Researchers recently found the signature of many pathogens (disease-causing microbes) living peacefully in the nasal passage of healthy people. One, Staphylococcus aureus, is notorious. It can cause boils, sinusitis, food poisoning, and bloodstream infections. But it can also have a completely benign presence in your nose, just minding its own business.  
Surprised right? Even a healthy looking person has all pathogens.
What is the catch? Then why do some get sick and not all?
It is our environment! Internal and external. Internal environment = Ability to keep body in a such state that pathogens don’t get breeding ground. External environment = Ability to resist food/water/thoughts/
Imagine society as our body. Pathogens as criminal minds. If you do not provide breeding ground (soft porn Bollywood for example) to pathogens, their mind will never act. We can happily live with them as a part of society.
It is too late to apply medicines(strict laws) when pathogens outnumbers.

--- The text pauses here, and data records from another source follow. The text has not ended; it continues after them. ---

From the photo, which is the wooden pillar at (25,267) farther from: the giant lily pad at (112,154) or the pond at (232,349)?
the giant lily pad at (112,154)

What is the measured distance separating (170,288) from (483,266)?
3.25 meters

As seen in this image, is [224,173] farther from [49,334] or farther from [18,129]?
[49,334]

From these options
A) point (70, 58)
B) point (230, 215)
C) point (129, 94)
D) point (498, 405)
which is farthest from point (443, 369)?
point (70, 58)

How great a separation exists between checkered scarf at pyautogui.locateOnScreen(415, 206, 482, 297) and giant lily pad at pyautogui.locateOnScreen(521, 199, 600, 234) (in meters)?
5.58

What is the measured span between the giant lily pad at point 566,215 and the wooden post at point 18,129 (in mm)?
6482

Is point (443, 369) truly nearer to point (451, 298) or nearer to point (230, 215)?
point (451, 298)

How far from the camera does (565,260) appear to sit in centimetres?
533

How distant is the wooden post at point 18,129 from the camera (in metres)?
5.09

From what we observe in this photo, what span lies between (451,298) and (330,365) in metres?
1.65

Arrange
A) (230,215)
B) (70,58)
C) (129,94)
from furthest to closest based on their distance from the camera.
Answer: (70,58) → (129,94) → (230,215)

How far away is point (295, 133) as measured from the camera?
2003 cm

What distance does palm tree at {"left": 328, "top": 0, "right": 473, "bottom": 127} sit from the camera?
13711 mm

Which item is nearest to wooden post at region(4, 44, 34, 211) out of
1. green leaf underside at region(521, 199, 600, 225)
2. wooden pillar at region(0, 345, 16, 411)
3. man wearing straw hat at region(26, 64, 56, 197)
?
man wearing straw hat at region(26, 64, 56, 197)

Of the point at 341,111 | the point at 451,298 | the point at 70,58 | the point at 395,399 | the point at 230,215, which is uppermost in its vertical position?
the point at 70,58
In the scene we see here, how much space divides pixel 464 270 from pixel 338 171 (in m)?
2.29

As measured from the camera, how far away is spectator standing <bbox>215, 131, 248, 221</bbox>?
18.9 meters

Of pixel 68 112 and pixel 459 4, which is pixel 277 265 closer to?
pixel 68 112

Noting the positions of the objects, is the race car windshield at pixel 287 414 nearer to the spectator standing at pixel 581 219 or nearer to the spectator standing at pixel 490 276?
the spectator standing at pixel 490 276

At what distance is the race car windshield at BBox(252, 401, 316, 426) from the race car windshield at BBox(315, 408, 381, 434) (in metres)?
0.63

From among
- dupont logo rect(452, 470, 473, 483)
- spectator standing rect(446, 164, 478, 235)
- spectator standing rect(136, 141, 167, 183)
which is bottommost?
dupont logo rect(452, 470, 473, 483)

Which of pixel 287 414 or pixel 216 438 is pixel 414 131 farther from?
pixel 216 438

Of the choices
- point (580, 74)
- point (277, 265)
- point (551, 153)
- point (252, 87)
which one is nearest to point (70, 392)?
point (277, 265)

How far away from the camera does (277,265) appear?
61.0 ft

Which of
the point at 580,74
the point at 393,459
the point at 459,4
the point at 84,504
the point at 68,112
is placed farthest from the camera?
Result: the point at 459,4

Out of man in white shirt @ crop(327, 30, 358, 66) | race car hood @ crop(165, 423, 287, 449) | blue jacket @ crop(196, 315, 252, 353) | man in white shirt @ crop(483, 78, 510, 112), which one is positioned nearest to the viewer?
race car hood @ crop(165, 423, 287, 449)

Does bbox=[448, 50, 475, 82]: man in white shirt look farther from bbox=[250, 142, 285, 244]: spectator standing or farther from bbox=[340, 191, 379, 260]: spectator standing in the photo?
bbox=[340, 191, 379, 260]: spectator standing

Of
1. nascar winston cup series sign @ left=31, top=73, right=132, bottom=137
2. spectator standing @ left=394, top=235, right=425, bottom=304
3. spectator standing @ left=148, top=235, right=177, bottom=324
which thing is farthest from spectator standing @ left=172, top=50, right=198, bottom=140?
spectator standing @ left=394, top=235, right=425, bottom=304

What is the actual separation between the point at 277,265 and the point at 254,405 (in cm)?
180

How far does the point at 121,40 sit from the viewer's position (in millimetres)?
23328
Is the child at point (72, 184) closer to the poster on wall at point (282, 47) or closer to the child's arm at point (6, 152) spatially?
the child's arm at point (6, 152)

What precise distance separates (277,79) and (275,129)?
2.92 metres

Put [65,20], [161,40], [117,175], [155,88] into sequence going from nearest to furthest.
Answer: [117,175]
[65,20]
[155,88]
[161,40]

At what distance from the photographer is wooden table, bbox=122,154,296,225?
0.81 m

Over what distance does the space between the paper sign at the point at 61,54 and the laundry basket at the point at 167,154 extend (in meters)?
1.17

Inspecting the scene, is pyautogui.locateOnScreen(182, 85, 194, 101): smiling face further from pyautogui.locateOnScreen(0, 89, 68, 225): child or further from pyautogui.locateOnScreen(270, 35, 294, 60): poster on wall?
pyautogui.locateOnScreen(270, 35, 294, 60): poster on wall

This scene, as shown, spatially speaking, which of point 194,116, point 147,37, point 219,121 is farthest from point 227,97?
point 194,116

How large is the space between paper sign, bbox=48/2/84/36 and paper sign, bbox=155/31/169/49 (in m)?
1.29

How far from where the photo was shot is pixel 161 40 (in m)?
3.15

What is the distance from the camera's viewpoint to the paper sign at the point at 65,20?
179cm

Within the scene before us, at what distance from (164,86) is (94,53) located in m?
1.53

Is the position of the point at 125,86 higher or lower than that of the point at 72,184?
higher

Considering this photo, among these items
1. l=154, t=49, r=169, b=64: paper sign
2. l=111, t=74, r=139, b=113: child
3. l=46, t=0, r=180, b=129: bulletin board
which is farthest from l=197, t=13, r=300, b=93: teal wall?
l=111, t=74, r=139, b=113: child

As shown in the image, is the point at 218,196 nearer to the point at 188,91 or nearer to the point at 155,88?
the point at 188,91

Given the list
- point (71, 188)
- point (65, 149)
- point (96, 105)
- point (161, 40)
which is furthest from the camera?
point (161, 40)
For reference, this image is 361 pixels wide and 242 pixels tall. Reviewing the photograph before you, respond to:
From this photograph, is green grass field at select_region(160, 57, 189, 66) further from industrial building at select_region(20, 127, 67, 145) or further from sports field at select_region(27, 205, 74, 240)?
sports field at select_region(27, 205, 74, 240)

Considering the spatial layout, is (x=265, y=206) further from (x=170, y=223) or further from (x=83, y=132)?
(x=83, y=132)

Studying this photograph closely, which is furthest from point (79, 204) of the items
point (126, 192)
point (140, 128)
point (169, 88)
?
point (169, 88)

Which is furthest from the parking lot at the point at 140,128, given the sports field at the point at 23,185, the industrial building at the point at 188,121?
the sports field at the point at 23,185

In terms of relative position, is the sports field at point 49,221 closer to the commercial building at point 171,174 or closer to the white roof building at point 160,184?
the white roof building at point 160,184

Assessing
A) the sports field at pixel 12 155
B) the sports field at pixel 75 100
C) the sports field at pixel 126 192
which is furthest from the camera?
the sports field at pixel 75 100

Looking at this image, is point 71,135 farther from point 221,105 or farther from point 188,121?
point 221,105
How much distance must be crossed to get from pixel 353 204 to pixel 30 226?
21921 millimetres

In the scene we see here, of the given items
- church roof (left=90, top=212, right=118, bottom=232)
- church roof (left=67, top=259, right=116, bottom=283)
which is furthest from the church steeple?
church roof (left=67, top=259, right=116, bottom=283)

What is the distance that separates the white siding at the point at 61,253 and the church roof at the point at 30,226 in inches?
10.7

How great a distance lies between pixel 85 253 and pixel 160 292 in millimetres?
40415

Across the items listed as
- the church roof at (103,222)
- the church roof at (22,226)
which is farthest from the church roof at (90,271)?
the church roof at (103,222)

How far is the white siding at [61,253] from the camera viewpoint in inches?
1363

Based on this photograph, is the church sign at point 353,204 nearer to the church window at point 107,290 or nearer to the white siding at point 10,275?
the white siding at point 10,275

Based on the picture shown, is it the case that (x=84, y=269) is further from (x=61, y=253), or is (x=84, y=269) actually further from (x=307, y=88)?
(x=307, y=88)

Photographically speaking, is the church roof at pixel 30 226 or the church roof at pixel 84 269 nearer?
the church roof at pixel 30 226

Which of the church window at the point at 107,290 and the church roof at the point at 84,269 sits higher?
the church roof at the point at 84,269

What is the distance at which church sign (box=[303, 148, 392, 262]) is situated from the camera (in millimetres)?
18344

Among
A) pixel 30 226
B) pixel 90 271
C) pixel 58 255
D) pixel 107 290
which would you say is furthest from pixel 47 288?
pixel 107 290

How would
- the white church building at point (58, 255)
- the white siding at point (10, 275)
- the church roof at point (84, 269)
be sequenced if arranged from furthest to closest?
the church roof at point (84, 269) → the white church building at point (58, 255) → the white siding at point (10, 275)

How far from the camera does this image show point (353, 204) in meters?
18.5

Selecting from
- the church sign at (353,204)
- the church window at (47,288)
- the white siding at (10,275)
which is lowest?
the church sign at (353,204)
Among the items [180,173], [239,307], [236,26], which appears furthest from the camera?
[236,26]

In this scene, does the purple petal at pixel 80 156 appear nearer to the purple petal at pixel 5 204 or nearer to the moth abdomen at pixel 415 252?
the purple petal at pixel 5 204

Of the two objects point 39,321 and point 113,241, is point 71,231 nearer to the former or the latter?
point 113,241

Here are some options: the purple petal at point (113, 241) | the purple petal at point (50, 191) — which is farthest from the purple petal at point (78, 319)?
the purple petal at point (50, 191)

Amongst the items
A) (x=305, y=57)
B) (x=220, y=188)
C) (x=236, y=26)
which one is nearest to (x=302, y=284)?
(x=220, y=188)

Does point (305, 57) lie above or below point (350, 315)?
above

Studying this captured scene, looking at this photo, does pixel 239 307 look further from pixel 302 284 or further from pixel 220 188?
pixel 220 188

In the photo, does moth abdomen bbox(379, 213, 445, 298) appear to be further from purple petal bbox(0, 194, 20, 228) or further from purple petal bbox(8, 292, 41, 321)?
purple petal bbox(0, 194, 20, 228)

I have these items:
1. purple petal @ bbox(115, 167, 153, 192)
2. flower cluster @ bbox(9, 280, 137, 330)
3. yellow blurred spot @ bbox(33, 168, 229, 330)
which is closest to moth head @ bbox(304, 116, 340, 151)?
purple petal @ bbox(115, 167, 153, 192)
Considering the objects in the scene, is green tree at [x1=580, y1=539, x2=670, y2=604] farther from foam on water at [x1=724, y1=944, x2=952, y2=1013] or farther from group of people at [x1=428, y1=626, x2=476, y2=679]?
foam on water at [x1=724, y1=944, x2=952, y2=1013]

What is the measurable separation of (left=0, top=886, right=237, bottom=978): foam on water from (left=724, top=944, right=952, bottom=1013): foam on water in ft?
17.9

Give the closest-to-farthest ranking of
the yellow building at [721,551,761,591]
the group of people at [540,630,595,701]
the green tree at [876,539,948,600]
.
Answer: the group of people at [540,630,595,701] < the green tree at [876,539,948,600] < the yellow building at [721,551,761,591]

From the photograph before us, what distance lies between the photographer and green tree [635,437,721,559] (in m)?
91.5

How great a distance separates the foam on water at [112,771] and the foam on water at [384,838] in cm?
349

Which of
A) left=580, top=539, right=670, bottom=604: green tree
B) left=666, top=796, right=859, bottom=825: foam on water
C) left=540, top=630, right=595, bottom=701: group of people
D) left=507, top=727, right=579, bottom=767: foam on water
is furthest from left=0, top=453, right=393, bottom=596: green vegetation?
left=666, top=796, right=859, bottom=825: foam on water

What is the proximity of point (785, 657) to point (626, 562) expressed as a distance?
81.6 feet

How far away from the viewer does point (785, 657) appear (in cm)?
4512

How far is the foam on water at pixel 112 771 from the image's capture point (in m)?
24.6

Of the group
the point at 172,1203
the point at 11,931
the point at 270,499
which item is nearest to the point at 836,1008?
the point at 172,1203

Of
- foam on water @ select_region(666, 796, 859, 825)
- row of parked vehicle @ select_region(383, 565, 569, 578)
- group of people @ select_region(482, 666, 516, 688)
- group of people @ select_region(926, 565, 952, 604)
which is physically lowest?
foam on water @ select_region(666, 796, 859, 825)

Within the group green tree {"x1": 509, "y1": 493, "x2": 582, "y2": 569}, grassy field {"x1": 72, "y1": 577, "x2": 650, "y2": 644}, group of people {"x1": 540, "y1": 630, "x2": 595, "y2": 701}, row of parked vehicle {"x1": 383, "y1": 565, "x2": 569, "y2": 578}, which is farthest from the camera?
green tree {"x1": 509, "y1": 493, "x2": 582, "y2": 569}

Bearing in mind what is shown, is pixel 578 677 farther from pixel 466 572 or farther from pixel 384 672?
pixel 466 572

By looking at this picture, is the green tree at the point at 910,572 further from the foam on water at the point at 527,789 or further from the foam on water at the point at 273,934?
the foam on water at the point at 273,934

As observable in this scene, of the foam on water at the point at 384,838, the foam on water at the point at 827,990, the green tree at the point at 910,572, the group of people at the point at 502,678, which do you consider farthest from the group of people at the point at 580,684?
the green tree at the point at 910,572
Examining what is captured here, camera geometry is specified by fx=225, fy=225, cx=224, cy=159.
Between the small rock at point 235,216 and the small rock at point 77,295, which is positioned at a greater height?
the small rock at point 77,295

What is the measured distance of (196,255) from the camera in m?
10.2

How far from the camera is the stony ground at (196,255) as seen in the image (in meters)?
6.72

Radical change in environment is needed.
 Pathogenic microbiological flora recovered from ear, nose and throat specimens in a regional hospital in Kosovo.
Staphylococcus spp, Pseudomonas, Escherichia and Streptococcus spp. are leading pathogens from ear, nose and throat specimens, so further investigation on appropriate antibiotics use and bacterial resistance will be welcome.http://www.ncbi.nlm.nih.gov/pubmed/18788252
 Staph can lurk deep within nose, study finds
Scientists at the Stanford University School of Medicine have revealed that formerly overlooked sites deep inside the nose may be reservoirs for Staphylococcus aureus, a major bacterial cause of disease.
“Not everyone who carries S. aureus gets sick,” Relman said. “When they’re out walking the streets and otherwise healthy, attempts to rid them of their S. aureus are not necessary, and even sometimes futile. But once a carrier enters a hospital with an underlying illness or a weakened immune system or a high likelihood of undergoing skin-penetrating procedures, S. aureus carriage is a major liability.”